La sociedad actual nos presenta la
felicidad como el placer temporal que nos proporcionan los triunfos
profesionales o el consumo de bienes materiales
y puede conducirnos a un estilo de vida superficial y a buscar la
felicidad fuera de nosotros.
El ritmo acelerado de la vida nos deja
pocos espacios de silencio para
encontrarnos a nosotros mismos y escuchar nuestra conciencia. Es conveniente
revisar el pasado con serenidad, el presente con realismo y el futuro con
esperanza y preguntarnos:
¿qué sentido debemos dar a nuestra vida?
Dalai Lama nos dice que para vivir la
vida se ha de escoger entre dos opciones: la opción del poder y la opción del
amor.
Si escoges la opción del poder (tener,
mandar, hedonismo...) perderás el amor.
Si escoges la opción del amor (dar,
ayudar, servir...) serás más útil y más feliz.

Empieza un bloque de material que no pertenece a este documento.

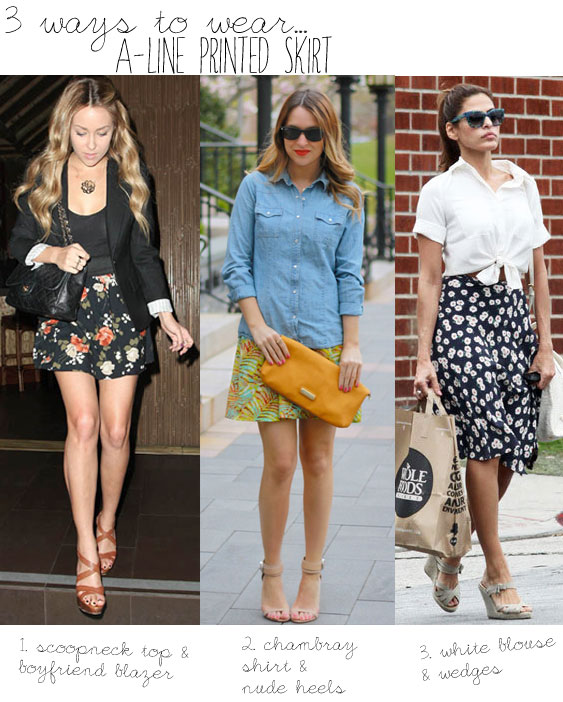 Ask BB: How to Wear a Printed A-Line Skirt - The Budget Babe ...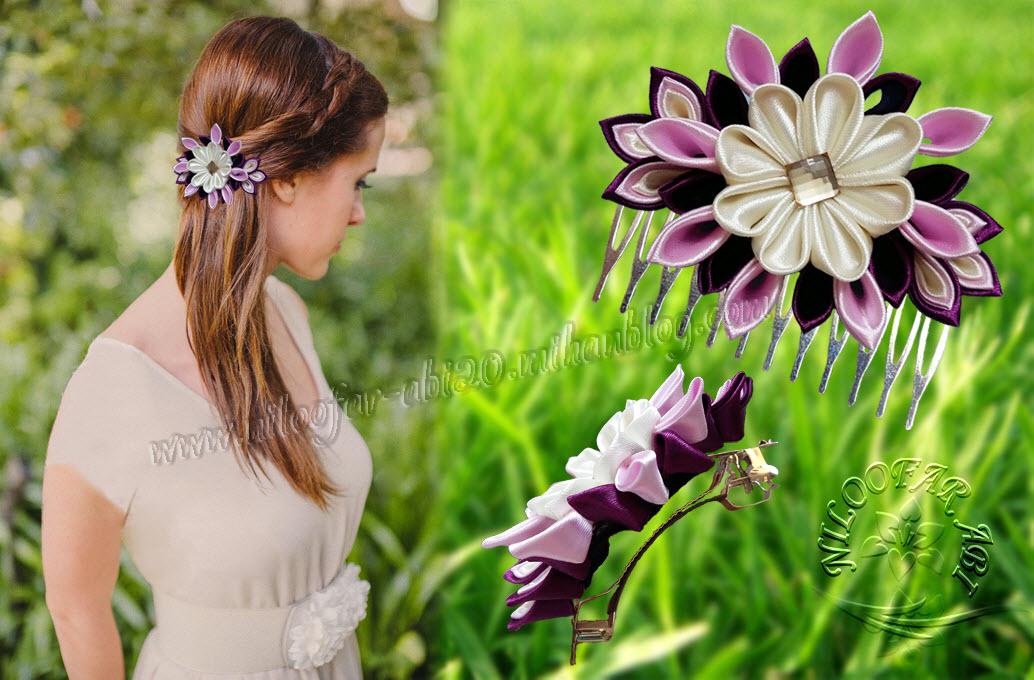 گل هشت پر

Yo creo que existe también una posición
intermedia de procurar el desarrollo profesional, la aceptación de
responsabilidades y el bienestar material (que sería la opción del poder), pero
a la vez tener un compromiso social para devolver a la sociedad las
oportunidades que hemos recibido, es decir, dar y darse (opción del amor) .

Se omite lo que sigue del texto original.